Lors d’une conférence de l’OPAM mené en décembre dernier, à propos des problèmes des agriculteurs martiniquais, le thème de l’adaptation a été abordé. Cela consistait à dénoncer certaines mesures de l’Europe qui handicapent le travail des agriculteurs et qui par conséquent ne sont pas appropriées pour la production locale. Serait-il possible de régler certains problèmes de l’agriculture de notre île si nous arrivons à mieux nous adapter ?

Pour résoudre ces problèmes, il serait nécessaire d’arrêter de prendre les décisions à Bruxelles et plutôt les territorialiser. L’idée serait d’adapter les mesures localement, en prenant en compte les spécificités de la Martinique. Actuellement, le fait que les décisions soient prises à Bruxelles entraîne des situations où l’on importe des ressources alors qu’elles pourraient être disponibles localement. En somme, le principal obstacle réside dans le fait que les agriculteurs martiniquais subissent des décisions qui ne tiennent pas suffisamment compte des réalités de leur territoire.

Lors des présentations des produits locaux de la Martinique, on met généralement en avant des éléments exotiques. Ne serait-il pas bénéfique de valoriser également les produits d’autres agriculteurs, étant donné que la diversité des productions, comme les tomates et les carottes, ne se limite pas seulement aux producteurs de goyave, de rhum ou encore de banane ?

La nuance se situe dans le fait que des produits tels que les tomates et les carottes sont fréquemment disponibles en métropole. En conséquence, les visiteurs martiniquais pourraient ne pas montrer beaucoup d’intérêt, étant déjà familiers avec ces produits. Selon moi, la stratégie optimale consisterait donc à mettre en avant des produits uniques et indisponibles sur le continent, créant ainsi une distinction marquée et suscitant un intérêt accru.

Beaucoup soulignent l’importance cruciale de susciter l’engagement des jeunes dans le domaine de l’agriculture. Cependant, on observe fréquemment une mentalité dévalorisante envers les emplois agricoles. Peut-on attribuer à cette mentalité la responsabilité du déficit de main-d’œuvre jeune dans le secteur agricole ?

Moi-même, je me souviens de mes années au collège, où l’on nous suggérait que si l’on ne réussissait pas académiquement, on finirait à travailler dans les plantations, à récolter des bananes, par exemple. Les métiers agricoles étaient souvent dévalorisés. C’était davantage les institutions éducatives et les enseignants qui transmettaient ces idées. Malgré cela, j’ai choisi très tôt de devenir agriculteur. J’ai acquis une formation en administration des services administratifs informatiques (ASAI), mais cela ne m’a pas empêché de suivre ma passion pour l’agriculture. Aujourd’hui, je ne dirais jamais à mes enfants que l’agriculture est inférieure, car j’ai appris par expérience que l’agriculture est ce qui nourrit réellement une nation. On ne peut pas se nourrir d’ordinateurs, mais chaque jour commence avec un petit café, un croissant, et tout cela provient de l’agriculture.

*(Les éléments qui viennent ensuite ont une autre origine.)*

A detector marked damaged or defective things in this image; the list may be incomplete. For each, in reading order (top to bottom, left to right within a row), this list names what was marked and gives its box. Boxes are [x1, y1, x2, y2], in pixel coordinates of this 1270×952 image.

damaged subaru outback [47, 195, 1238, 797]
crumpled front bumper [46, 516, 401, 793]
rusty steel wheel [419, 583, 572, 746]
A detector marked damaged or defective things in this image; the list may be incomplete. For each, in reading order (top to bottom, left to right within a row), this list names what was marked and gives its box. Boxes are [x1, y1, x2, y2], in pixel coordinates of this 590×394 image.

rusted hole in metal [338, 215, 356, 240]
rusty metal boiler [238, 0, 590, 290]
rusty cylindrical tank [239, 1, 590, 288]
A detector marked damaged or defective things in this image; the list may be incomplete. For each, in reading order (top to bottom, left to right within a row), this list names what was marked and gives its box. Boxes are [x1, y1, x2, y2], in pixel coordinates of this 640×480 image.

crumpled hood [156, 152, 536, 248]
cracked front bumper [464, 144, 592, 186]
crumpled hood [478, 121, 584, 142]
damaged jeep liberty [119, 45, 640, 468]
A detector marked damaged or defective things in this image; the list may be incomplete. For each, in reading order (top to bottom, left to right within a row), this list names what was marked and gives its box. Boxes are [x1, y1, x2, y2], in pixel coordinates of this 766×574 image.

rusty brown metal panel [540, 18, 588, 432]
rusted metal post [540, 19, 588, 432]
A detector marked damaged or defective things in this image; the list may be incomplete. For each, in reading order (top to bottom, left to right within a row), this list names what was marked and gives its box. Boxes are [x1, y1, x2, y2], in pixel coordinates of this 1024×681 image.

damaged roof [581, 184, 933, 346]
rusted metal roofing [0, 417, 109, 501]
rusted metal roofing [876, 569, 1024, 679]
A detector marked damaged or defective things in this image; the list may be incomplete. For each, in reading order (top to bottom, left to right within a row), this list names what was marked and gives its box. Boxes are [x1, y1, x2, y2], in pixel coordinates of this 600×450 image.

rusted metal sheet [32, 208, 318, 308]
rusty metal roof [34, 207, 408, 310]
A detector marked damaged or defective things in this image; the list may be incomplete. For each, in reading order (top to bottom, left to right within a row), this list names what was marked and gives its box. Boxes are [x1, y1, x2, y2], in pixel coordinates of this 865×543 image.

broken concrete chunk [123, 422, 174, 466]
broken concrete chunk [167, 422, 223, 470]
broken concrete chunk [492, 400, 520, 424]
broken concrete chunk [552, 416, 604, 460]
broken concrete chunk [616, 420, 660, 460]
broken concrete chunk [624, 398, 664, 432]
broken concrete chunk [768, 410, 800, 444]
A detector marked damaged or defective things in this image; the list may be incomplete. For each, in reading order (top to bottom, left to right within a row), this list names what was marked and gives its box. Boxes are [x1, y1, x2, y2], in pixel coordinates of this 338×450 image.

Quelles seraient les perspectives permettant à l’économie agricole de notre île de progresser ?

Trois mesures sont essentielles, à mon avis, pour stimuler l’évolution de l’économie agricole locale. Tout d’abord, il est impératif de remanier la SAFER afin de faciliter l’accès à la terre et à l’installation pour un plus grand nombre d’agriculteurs. Ensuite, la mise en place d’une structure permettant aux petits exploitants d’accéder au FEADER et aux fonds européens est cruciale, ce qui n’est actuellement pas le cas. Enfin, il serait bénéfique de mettre en œuvre un système participatif qui permettrait aux acteurs locaux de contribuer à la prise de décision concernant le POSEI, plutôt que de tout décider à Bruxelles. Ces ajustements favoriseraient l’installation des jeunes, la réforme du système législatif et le préfinancement des petites exploitations et de la diversification, contribuant ainsi au développement de notre agriculture.